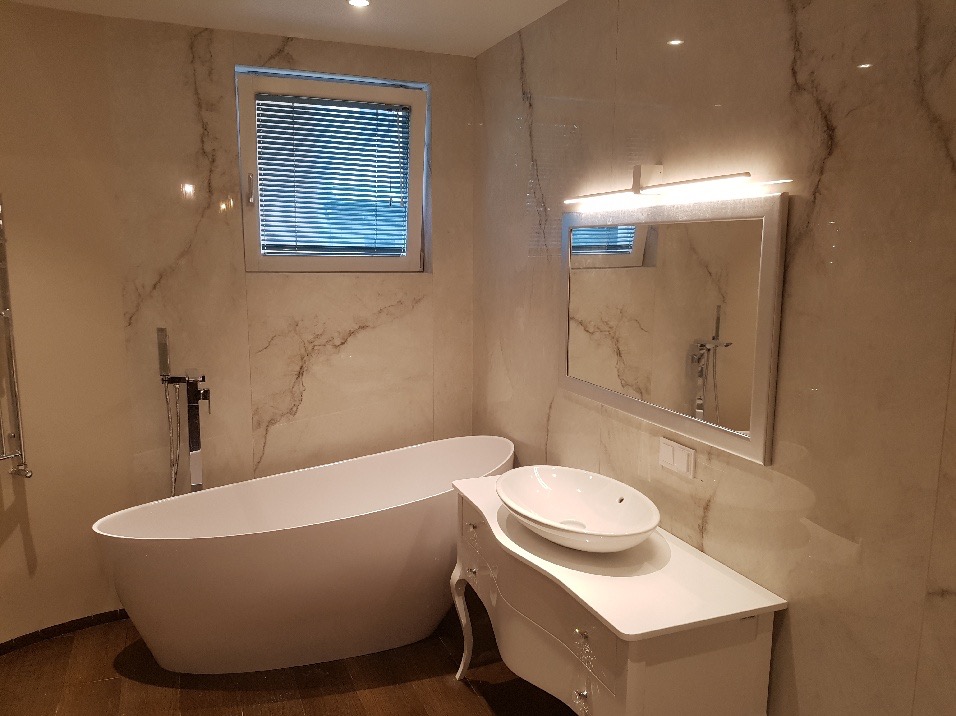 Elegancka łazienka w beżowych marmurowych płytkach, z wolnostojącą wanną, umywalką nablatową na białej szafce w stylu retro i lustrem z oświetleniem LED.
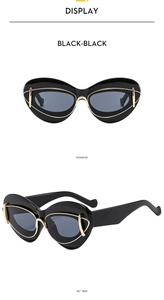 Detail view of black cat-eye sunglasses with gold metal accents and grey lenses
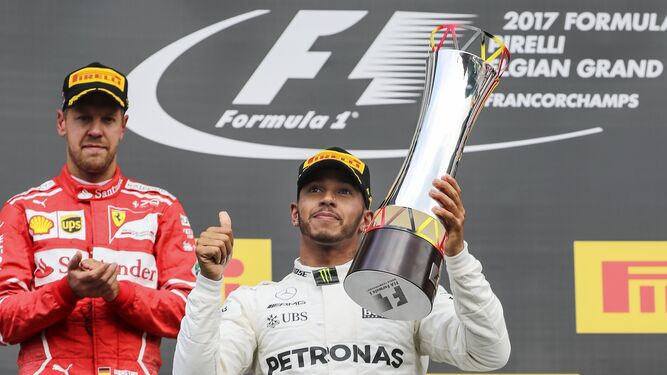 Hamilton alza el trofeo ante Vettel.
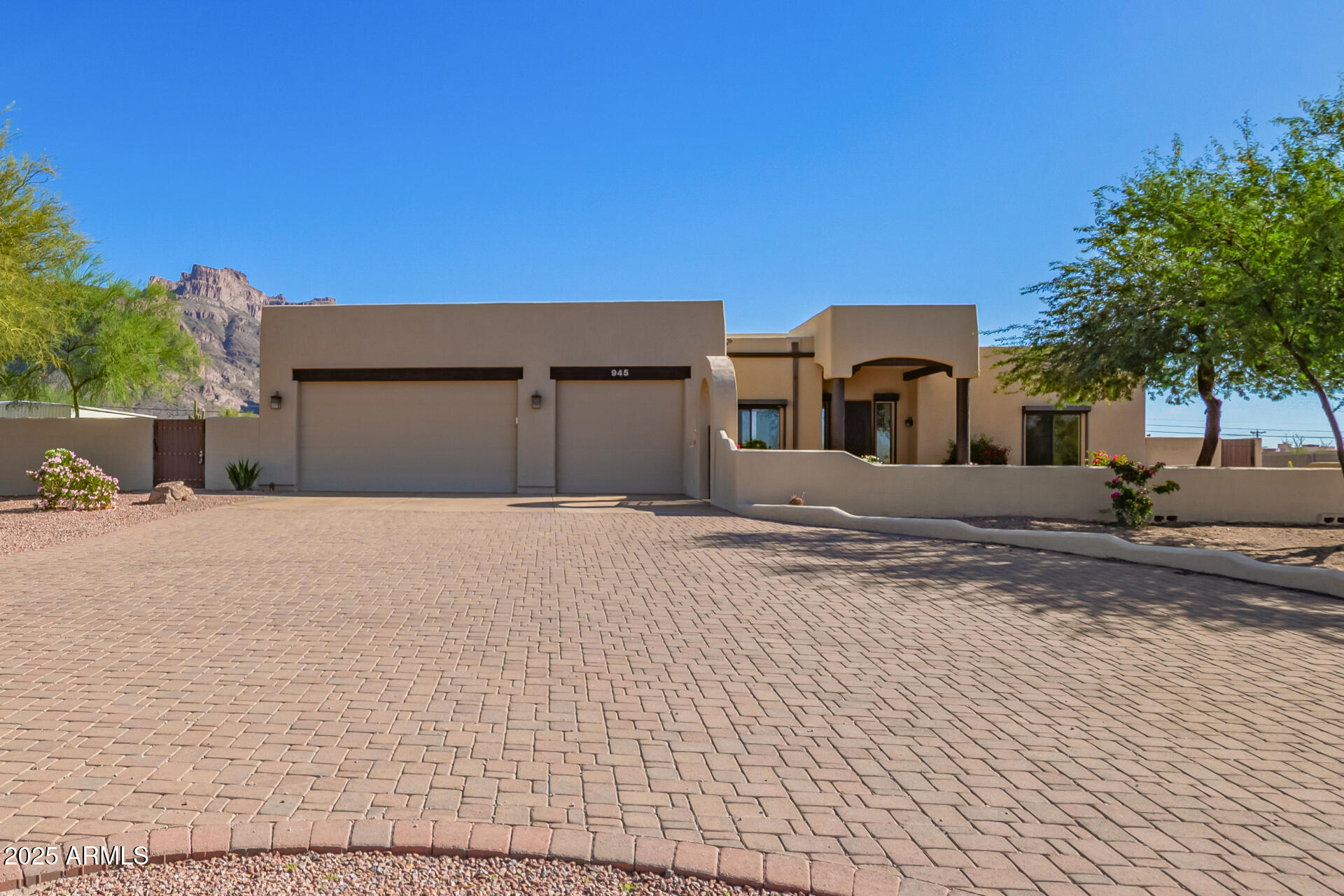 Seller offering $10,000 concessions to buyer for closing costs! Motivated Seller! Custom Territorial with Incredible Superstition Mountain Views with Cougar Shadow from your backyard!  The beautiful residence offers 4 beds, 2.5 baths, desert landscape, excellent curb appeal, and an oversized 3-car garage w/circular paver driveway. Awesome Smooth Pebble Tech Play Pool Heated and Cooled with Custom Slide, Electronic Security Sun Screens. All Situated on a HUGE 1.14-acre lot!  Interior exudes elegance with tall ceilings, abundant natural light, wood columns, Knotty Alder doors, archways, a neutral palette,  tile & soft carpet throughout. Open Floor Plan with a fireplace and a media center. The impressive kitchen showcases stainless steel appliances, granite counters & backsplash, a pantry, Knotty Alder cabinetry, recessed & pendant lighting, curved island w/breakfast bar large owner's suite has patio access and a spa-like bathroom with dual granite sinks, a jetted tub, a tiled shower, & a custom walk-in closet. Double-door 4th bedroom can be an office. Laundry room with a sink & storage closet. But the true highlight is the expansive backyard oasis, perfect for relaxation and entertaining! It features an extended paver-covered patio, a built-in BBQ grill, benches, and a cozy fire pit. At its heart lies a sparkling pool with a slide, offering year-round fun. Added perks include an RV gate and a storage shed. All set against a stunning mountain backdrop that adds beauty and tranquility to the outdoor space. What's not to like? See it! Love it! Live it!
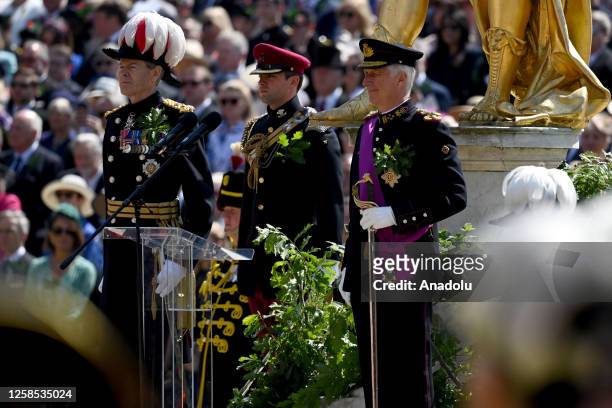 King Philippe of Belgium salutes as Chelsea Pensioners parade on Founders Day at the Royal Hospital Chelsea on June 8, 2023 in London, England.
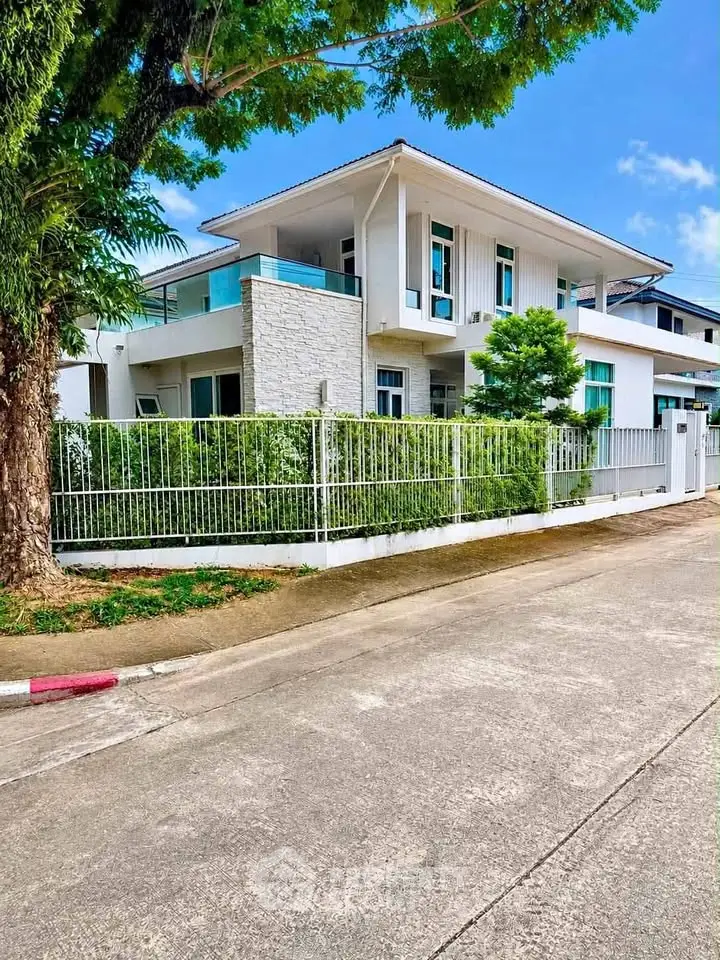 Modern two-story house with large balcony and lush greenery in a serene neighborhood.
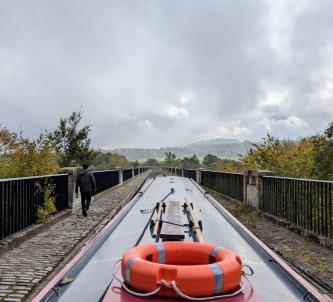 View from the back of a narrowboat along a stone aquaduct above the trees below. A man is walking ahead on the footpath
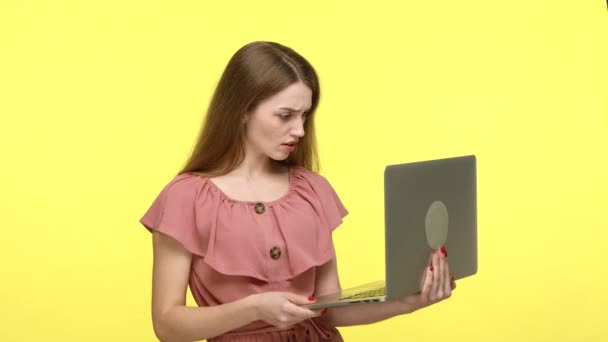 迷人的棕色头发的女孩穿着雅致的衣服在笔记本电脑上工作 得到了新闻 感到惊喜 高兴得紧紧抓住拳头 在黄色背景下隔离的室内拍摄 — 图库视频影像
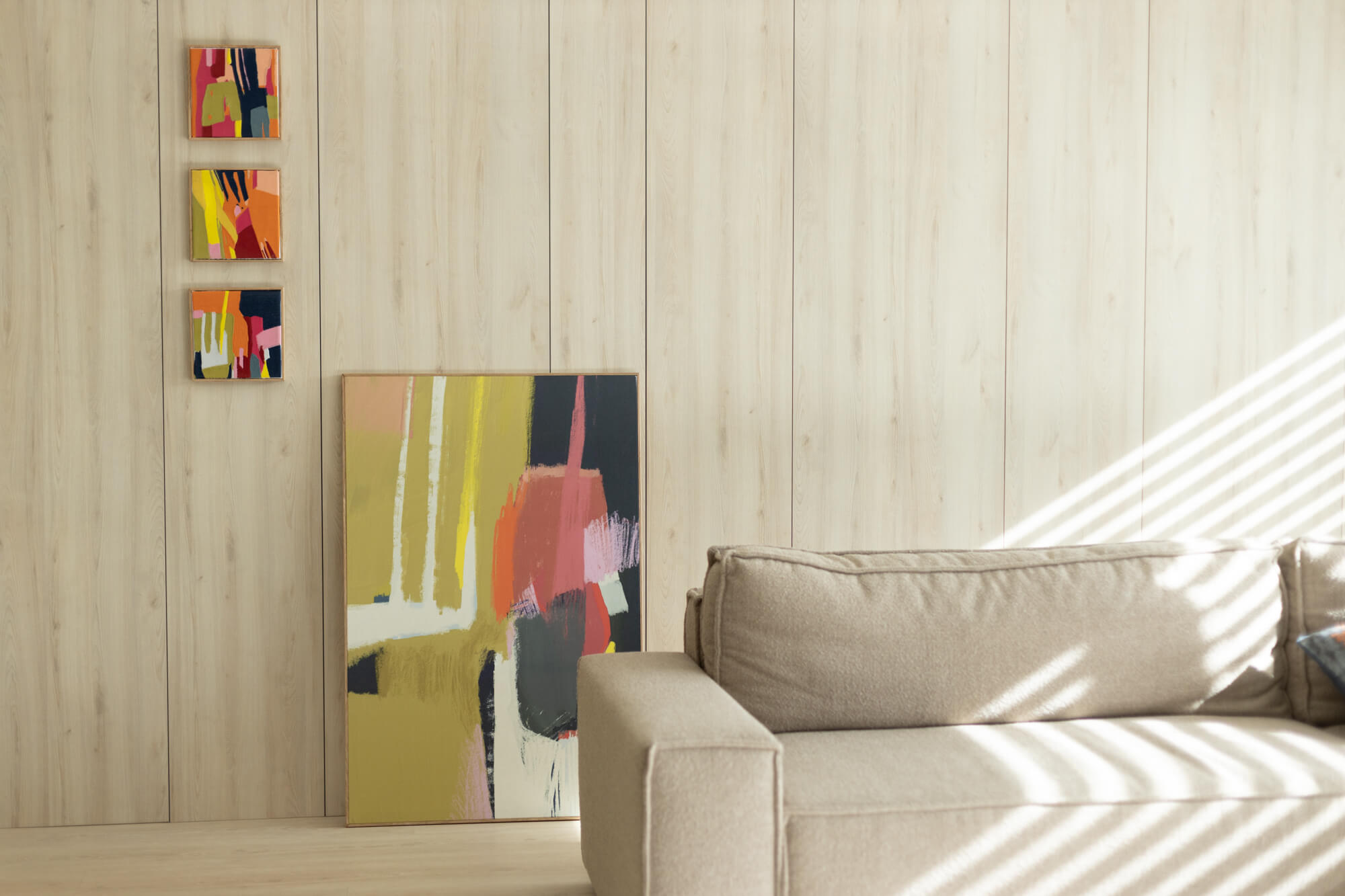 Wnętrze salonu. Na ścianie widzą trzy obrazki dekoracyjne w formie kwadratu, na podłodze stoi kolorowy obraz abstrakcyjny. Na pierwszym planie kanapa.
***
**Action item**
Which lines run from the one containing "King Philippe of" through the last line of the entries above? Output them exactly, both ends included, with no pictures.

**Completed task**
 King Philippe of Belgium salutes as Chelsea Pensioners parade on Founders Day at the Royal Hospital Chelsea on June 8, 2023 in London, England.
 Modern two-story house with large balcony and lush greenery in a serene neighborhood.
 View from the back of a narrowboat along a stone aquaduct above the trees below. A man is walking ahead on the footpath
 迷人的棕色头发的女孩穿着雅致的衣服在笔记本电脑上工作 得到了新闻 感到惊喜 高兴得紧紧抓住拳头 在黄色背景下隔离的室内拍摄 — 图库视频影像
 Wnętrze salonu. Na ścianie widzą trzy obrazki dekoracyjne w formie kwadratu, na podłodze stoi kolorowy obraz abstrakcyjny. Na pierwszym planie kanapa.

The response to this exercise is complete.